### DOCUMENT EXTRACT
# Governor Removal



## jmck70eb (Jun 1, 2004)

The gasket on my governor is leaking oil all over my new paint so I figured I'd pop it off and replace it, to remove the gov it looks like 2 bolts and the linkage. Is there any else I should be aware such as springs,pins,gears?

Also I'm leaking oil out of the center of the valve cover where the nut holds it on. Is there a gasket or O-ring here?

Thanks

Jim


----------



## avmcalister (May 15, 2004)

If it is 9n 2n or 8n yes the 2 bolts and linkage is all you need to remove it.

If 9n 2n or 8n there is no gasket at the nut that holds the 
cover on. Also there is not much oil behind the cover. Could the oil be coming from somewhere else?

Later
Avery


----------



## jmck70eb (Jun 1, 2004)

*oil leak*

It's not a major oil leak, I can see a oil streak running down from the nut with the fresh paint. I'll try removing the nut and putting some sealant on the stud. thanks for the info


----------



## Chris (Sep 15, 2003)

Jim,

This happens all of the time and it pays to be thorough reassembling old parts and tractors. Over time due to heat, cold, use, flexing, give and take, and internal wear, parts just don't seal like they would new. Although the governor is a stout piece, a minor warp in it could seal it's fate for future leaks. 

1. Remove the governor.

2. Scrape clean all debris and oil from both the block and governor mating pieces. Clean it with a good solvent...both mating surfaces.

3. Remove the governor cast housing and get some 120 grit wet and dry paper. Place the paper on a dead flat surface like a table saw top, or other machine surface that has been ground flat, and rub and grind the housing on the flat paper and move up to 300 grit or more. 

4. Clean out the threaded holes and all bolts etc. 

5. Apply a new gasket to the block side of the governor opening and lightly and gingerly press it on.

### RECORDED INFORMATION
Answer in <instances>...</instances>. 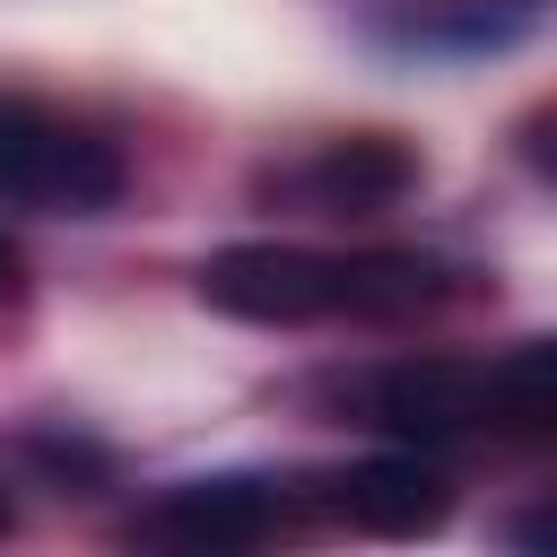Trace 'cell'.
Masks as SVG:
<instances>
[{
    "label": "cell",
    "mask_w": 557,
    "mask_h": 557,
    "mask_svg": "<svg viewBox=\"0 0 557 557\" xmlns=\"http://www.w3.org/2000/svg\"><path fill=\"white\" fill-rule=\"evenodd\" d=\"M470 296V270L444 252H409V244H357V252H322V244H226L200 261V305L226 322H261V331H296V322H409Z\"/></svg>",
    "instance_id": "1"
},
{
    "label": "cell",
    "mask_w": 557,
    "mask_h": 557,
    "mask_svg": "<svg viewBox=\"0 0 557 557\" xmlns=\"http://www.w3.org/2000/svg\"><path fill=\"white\" fill-rule=\"evenodd\" d=\"M122 191H131V165L96 122H78L44 96H0V200L9 209L104 218Z\"/></svg>",
    "instance_id": "2"
},
{
    "label": "cell",
    "mask_w": 557,
    "mask_h": 557,
    "mask_svg": "<svg viewBox=\"0 0 557 557\" xmlns=\"http://www.w3.org/2000/svg\"><path fill=\"white\" fill-rule=\"evenodd\" d=\"M296 513H305L296 487L252 479V470H218V479L157 487V496L122 522V540H131V548H174V557H226V548H261V540H278Z\"/></svg>",
    "instance_id": "3"
},
{
    "label": "cell",
    "mask_w": 557,
    "mask_h": 557,
    "mask_svg": "<svg viewBox=\"0 0 557 557\" xmlns=\"http://www.w3.org/2000/svg\"><path fill=\"white\" fill-rule=\"evenodd\" d=\"M418 174L426 165H418V148L400 131H348V139H322L296 165H270L261 200H287V209H313V218H366V209L409 200Z\"/></svg>",
    "instance_id": "4"
},
{
    "label": "cell",
    "mask_w": 557,
    "mask_h": 557,
    "mask_svg": "<svg viewBox=\"0 0 557 557\" xmlns=\"http://www.w3.org/2000/svg\"><path fill=\"white\" fill-rule=\"evenodd\" d=\"M305 513L313 522H348V531H374V540H418L453 513V487L435 461L418 453H374V461H348V470H313L296 479Z\"/></svg>",
    "instance_id": "5"
},
{
    "label": "cell",
    "mask_w": 557,
    "mask_h": 557,
    "mask_svg": "<svg viewBox=\"0 0 557 557\" xmlns=\"http://www.w3.org/2000/svg\"><path fill=\"white\" fill-rule=\"evenodd\" d=\"M366 418L409 444H453L479 426V357H400L366 383Z\"/></svg>",
    "instance_id": "6"
},
{
    "label": "cell",
    "mask_w": 557,
    "mask_h": 557,
    "mask_svg": "<svg viewBox=\"0 0 557 557\" xmlns=\"http://www.w3.org/2000/svg\"><path fill=\"white\" fill-rule=\"evenodd\" d=\"M479 426L513 444H557V331L479 357Z\"/></svg>",
    "instance_id": "7"
},
{
    "label": "cell",
    "mask_w": 557,
    "mask_h": 557,
    "mask_svg": "<svg viewBox=\"0 0 557 557\" xmlns=\"http://www.w3.org/2000/svg\"><path fill=\"white\" fill-rule=\"evenodd\" d=\"M522 165H531L540 183H557V104H540V113L522 122Z\"/></svg>",
    "instance_id": "8"
},
{
    "label": "cell",
    "mask_w": 557,
    "mask_h": 557,
    "mask_svg": "<svg viewBox=\"0 0 557 557\" xmlns=\"http://www.w3.org/2000/svg\"><path fill=\"white\" fill-rule=\"evenodd\" d=\"M505 540H513V548H540V557H557V496L522 505V513L505 522Z\"/></svg>",
    "instance_id": "9"
},
{
    "label": "cell",
    "mask_w": 557,
    "mask_h": 557,
    "mask_svg": "<svg viewBox=\"0 0 557 557\" xmlns=\"http://www.w3.org/2000/svg\"><path fill=\"white\" fill-rule=\"evenodd\" d=\"M17 296H26V252L0 235V305H17Z\"/></svg>",
    "instance_id": "10"
},
{
    "label": "cell",
    "mask_w": 557,
    "mask_h": 557,
    "mask_svg": "<svg viewBox=\"0 0 557 557\" xmlns=\"http://www.w3.org/2000/svg\"><path fill=\"white\" fill-rule=\"evenodd\" d=\"M9 531H17V505H9V487H0V540H9Z\"/></svg>",
    "instance_id": "11"
}]
</instances>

### WORK TO COMPLETE
• A. Check each statement against the governor removal thread. For each, answer yes or no and quote the words from the thread that settle it.
(i) Jim plans to put sealant on the stud under the nut.
(ii) Chris suggests starting with 120 grit paper and moving up to a finer grit.
(iii) Jim calls the leak from the nut a major one.
• B. Write the next part of the governor removal thread, starting right after step 5.

### ANSWERS FOR THE EXERCISE
• A.
(i) Yes: "I'll try removing the nut and putting some sealant on the stud."
(ii) Yes: "get some 120 grit wet and dry paper" and "move up to 300 grit or more."
(iii) No: "It's not a major oil leak"

• B.
6. Place the governor on and go back and forth between the bolts or nuts and slowly tighten the nuts or bolts, but not overtight barely snug it down and you should see a very very slight amount of squeeze out all around the mating pieces but don't tighten all the way! give it a day, then the folowing day, tighten it down to specs.

7. You should have a good seal. 


Also, FYI for future use:
I have rebuilt lots of governors... I have a really nice governor 
rebuild tutorial for you that has worked simply perfectly on each and every job. (Written by a good guy named DonAZ quite some time ago) This tutorial is simply the best out there anywhere in the world for rebuilding governors:

http://www.siinc-sources.com/8nOverhaul/Governor/

<hr>

The oil leak? How is your initial operating and working temp oil pressure? Do you burn oil?  Try the suggestion with the sealant and let me know. 

Hope this helps,
Andy


----------



## jmck70eb (Jun 1, 2004)

*Gov*

Thanks for the info, be another week before my tractor rolls out of the garage as I'm waiting on parts but I'll post the results.

Thanks again

Jim


----------



## Chris (Sep 15, 2003)

Keep us posted, Jim.....and send some pics of your 8N!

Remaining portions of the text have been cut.